The Naxi Orchestra is made up of 20-24 members, many in their 80's and
90's, dressed in bright traditional costumes. Tonight, because of the
cold, we catch glimpses of jeans and warm Western clothing beneath their
silk brocaded Chinese gowns. They are playing traditional Chinese stringed
instruments like the guzheng, guqin and erhu, accompanied by the dizi—the
Chinese bamboo flute. Although they play some traditional Han music (Han
are China's largest ethnic group accounting for 90% of the country's
population), they specialize in dongjing, a type of Taoist temple music
that has been lost elsewhere in China. The melodies evoke waterfalls,
birdsong, and other sounds from nature.
Xuan Ke, the venerable Conductor, popular in China and worldwide, has
a shock of dark hair and dark skin. Born in 1930, the musicologist and
former village school teacher first learned about music from American
Pentecostal missionaries. At the urging of his merchant father, he studied
Western music at the Kunming Academy. He became passionate about exploring
the instrumental music, chants and folk songs of the remote mountain
villages in the foothills of the Himalayas.
After
Chairman Mao Tse-tung's victory in 1949, Xuan Ke became a conductor in
Kunming. When the Red Army entered the city, his orchestra played Schubert's
Marche Militaire. In 1958, when Mao decided that artists and intellectuals
could be a threat to him, Xuan Ke, who played western music and was fluent
in English, was sent for "re-education" to a forced labor camp.
He spent the next twenty years working in a tin mine. There he endured
constant work and was tortured. Once the guards strung him to the roof
beams by his hands, his arms extended in the manner of an orchestra conductor—or
the curcified Christ. He still bears the scars and disfigurement on his
hands and wrists. Many of the musicians in the orchestra suffered as
well, but a good number were able to save their precious antique instruments
from the Red Army by embedding them in walls or burying them in the ground.

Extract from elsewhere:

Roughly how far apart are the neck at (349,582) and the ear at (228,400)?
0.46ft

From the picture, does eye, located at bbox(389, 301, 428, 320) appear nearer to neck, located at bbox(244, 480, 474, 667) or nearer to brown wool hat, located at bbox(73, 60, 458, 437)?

After his release, Xuan Ke taught English and at the same time put his
orchestra back together. Many of his friends had died, but some remained
and the orchestra today is made up of white-bearded veterans and the
young apprentices to whom they are imparting their unique knowledge of
the ancient music. The orchestra has performed in more than twenty countries.
At home, it plays every evening and the room is always packed.
After an earthquake struck Lijiang in 1996, the old town survived almost
intact but the new town suffered a large amount of damage. It was then
decided that all future building should be done in the same manner as
the old town. In 1997, Lijiang, the only ancient Chinese city constructed
without walls, was designated a UNESCO World Heritage Site.